Bioluminescence, or the ability of an organism to create light, is one of nature’s most amazing phenomena, seemingly drawn more from science fiction than science and natural history. While only a few land dwellers, like fireflies and some fungi, can make their own light, bioluminescence is very common in the deep sea. Bacteria, jellyfish, starfish, clams, worms, crustaceans, squid, fish, and sharks are just some of the groups of marine animals that have bioluminescent members.
All bioluminescent organisms use a reaction between an enzyme and a substrate to make light, but different species use different chemicals in the process. This suggests that the ability to make light evolved many times throughout the ages. In fact, it is estimated that luminescence has evolved independently at least 40 times.
Deep-ocean environments are almost completely dark; yet light is still important in these environments. Thus, bioluminescence may provide a survival advantage in the darkness of the deep sea, helping organisms find food, assisting in reproductive processes, and providing defensive mechanisms.

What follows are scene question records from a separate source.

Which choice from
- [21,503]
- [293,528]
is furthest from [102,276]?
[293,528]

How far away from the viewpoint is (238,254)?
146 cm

However, although many marine species are able to produce this “living light,” very little is known about specific ways that deep-sea organisms use this ability. Part of the problem is that these organisms are difficult to observe: turning on bright lights can cause mobile animals to move away and may permanently blind light-sensitive sight organs. In addition, transparent and camouflaged organisms may be virtually invisible even with strong lights, and many types of bioluminescence can’t be seen under ordinary visible light. Additionally, collecting samples of these organisms is incredibly difficult.